In der vorliegenden Studie wird der vom österreichischen DMSG gewählte, rein reaktive Zugang zum archäologischen Denkmalschutz kritisch analysiert. Es werden zuerst Schlussfolgerungen aus einigen jüngeren Erkenntnissen des Bundesverwaltungsgerichts (BVwG) und Verwaltungsgerichtshofs (VwGH) zur sogenannten "Grabungsgenehmigungspflicht" des § 11 Abs. 1 DMSG gezogen, die maßgebliche Auswirkungen auf die Handhabungspraxis dieser Bestimmung haben sollten, die sich jedoch bisher in der Praxis nicht zu zeigen scheinen. Nach einem kurzen Ausblick nach Deutschland werden die Ziele und Motive der staatlichen Denkmalpflege diskutiert und weshalb diese letztendlich zwangsweise dazu geführt haben, dass in der Praxis eine denkmalpflegerische Willkürherrschaft über das archäologische Feldforschungswesen etabliert wurde. Dem folgt eine Analyse des Willens des Gesetzgebers bei der Verfassung des DMSG und weshalb dieser mit den Zielen und Motiven der archäologischen Denkmalpfleger nicht vereinbar ist, was letztendlich - da der Gesetzgeber in einem Rechtsstaat letztendlich auf dem längeren Ast als eine nachgeordnete Dienststelle einer Behörde sitzt - zu einer Situation führt, dass die Anwendungspraxis des Gesetzes rechtlich nicht funktionieren kann, aber das gleichzeitig der Wille des Gesetzgebers nur unzureichend durchgesetzt wird.

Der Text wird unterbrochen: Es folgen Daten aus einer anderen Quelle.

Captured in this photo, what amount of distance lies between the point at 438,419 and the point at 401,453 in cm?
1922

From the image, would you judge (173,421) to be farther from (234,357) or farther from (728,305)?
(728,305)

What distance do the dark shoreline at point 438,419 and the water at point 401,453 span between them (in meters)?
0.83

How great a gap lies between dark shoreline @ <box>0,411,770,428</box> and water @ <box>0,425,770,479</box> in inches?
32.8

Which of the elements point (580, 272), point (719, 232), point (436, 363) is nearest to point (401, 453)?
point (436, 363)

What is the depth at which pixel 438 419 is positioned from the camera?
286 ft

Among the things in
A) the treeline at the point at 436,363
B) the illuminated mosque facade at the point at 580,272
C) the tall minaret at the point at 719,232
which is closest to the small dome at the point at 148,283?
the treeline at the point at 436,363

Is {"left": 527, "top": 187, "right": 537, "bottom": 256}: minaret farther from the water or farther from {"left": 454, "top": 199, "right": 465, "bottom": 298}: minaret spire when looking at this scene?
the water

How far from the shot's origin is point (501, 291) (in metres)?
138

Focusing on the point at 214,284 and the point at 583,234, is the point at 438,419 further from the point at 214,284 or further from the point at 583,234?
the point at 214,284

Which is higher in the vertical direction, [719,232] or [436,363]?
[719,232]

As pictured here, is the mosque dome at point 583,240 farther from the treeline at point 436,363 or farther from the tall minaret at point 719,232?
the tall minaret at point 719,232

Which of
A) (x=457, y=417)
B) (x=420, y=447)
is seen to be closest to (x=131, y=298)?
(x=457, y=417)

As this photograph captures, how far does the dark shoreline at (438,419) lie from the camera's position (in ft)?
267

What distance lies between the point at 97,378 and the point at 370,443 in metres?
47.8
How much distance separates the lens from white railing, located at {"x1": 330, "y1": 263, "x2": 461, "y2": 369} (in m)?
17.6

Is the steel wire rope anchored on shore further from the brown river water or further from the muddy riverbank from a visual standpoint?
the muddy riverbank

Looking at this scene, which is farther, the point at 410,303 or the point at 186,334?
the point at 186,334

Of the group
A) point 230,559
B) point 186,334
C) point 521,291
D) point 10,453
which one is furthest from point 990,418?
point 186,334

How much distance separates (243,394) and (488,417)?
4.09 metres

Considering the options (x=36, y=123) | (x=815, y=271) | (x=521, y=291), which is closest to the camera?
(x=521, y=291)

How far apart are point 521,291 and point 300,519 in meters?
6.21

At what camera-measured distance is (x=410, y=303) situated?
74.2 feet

Die Studie wendet sich danach wesentlichen Grundfragen der archäologischen Denkmalpflege zu. Zuerst wird besprochen, wie überhaupt der Denkmalwert archäologischer Überreste im Boden derzeit jeweils im Einzelfall bestimmt wird und - alternativ dazu - bei generalisierender Betrachtung des wissenschaftlichen Erkenntniswerts und damit auch des mittelbaren gesellschaftlichen Nutzwert archäologischer Überreste im Boden weit effektiver (bzw. überhaupt erst sinnvoll) zu bestimmen wäre. Dann wird die derzeit denkmalpflegerisch vorherrschende Ideologie der Belassung von archäologischen Denkmalen "in situ" kritisch betrachet und gezeigt, dass diese überhaupt nicht zu einer gesellschaftlich nützlichen und somit allgemeinwohlförderlichen Inwertsetzung archäologischer Denkmale führen kann, sondern vielmehr nur zu dieser in mutmaßlich über 95% aller Fälle zu ihrer unbemerkten und wissenschaftlich undokumentierten Zerstörung führt, vorwiegend durch land-, forst- und bauwirtschaftliche Tätigkeiten und natürliche Erosions- und Degradationsprozesse. Es wird gezeigt, dass eine auch nur einigermaßen effektive Erhaltung archäologischer Überreste als Quelle der kollektiven Erinnerung und der wissenschaftlichen und historischen Forschung durch derzeitige und künftige Generationen letztendlich nur durch ihre - wissenschaftlich möglichst sachgerechte - Erforschung durch Ausgrabung erfolgen kann. Daran anschließend wird diskutiert, was aus archäologisch-wissenschaftlicher Sicht überhaupt eine sogenannte "Raubgrabung" ist und wie solche unsachgemäßen und undokumentierten Grabungen am effektivsten verhindert werden. In Zusammenhang damit wird auch die Frage besprochen, ob die derzeitigen Genehmigungspfklichten für wissenschaftliche archäologische Feldforschungen überhaupt in angemessenem Verhältnis zu den dadurch vorgenommenen Beschränkungen wesentlicher Grundrechte, insbesondere der Wissenschafts- und Eigentumsfreiheit stehen und welche Form von Qualifikationsnachweis für welche archäologischen Feldarbeiten überhaupt angemessen und sinnvoll ist.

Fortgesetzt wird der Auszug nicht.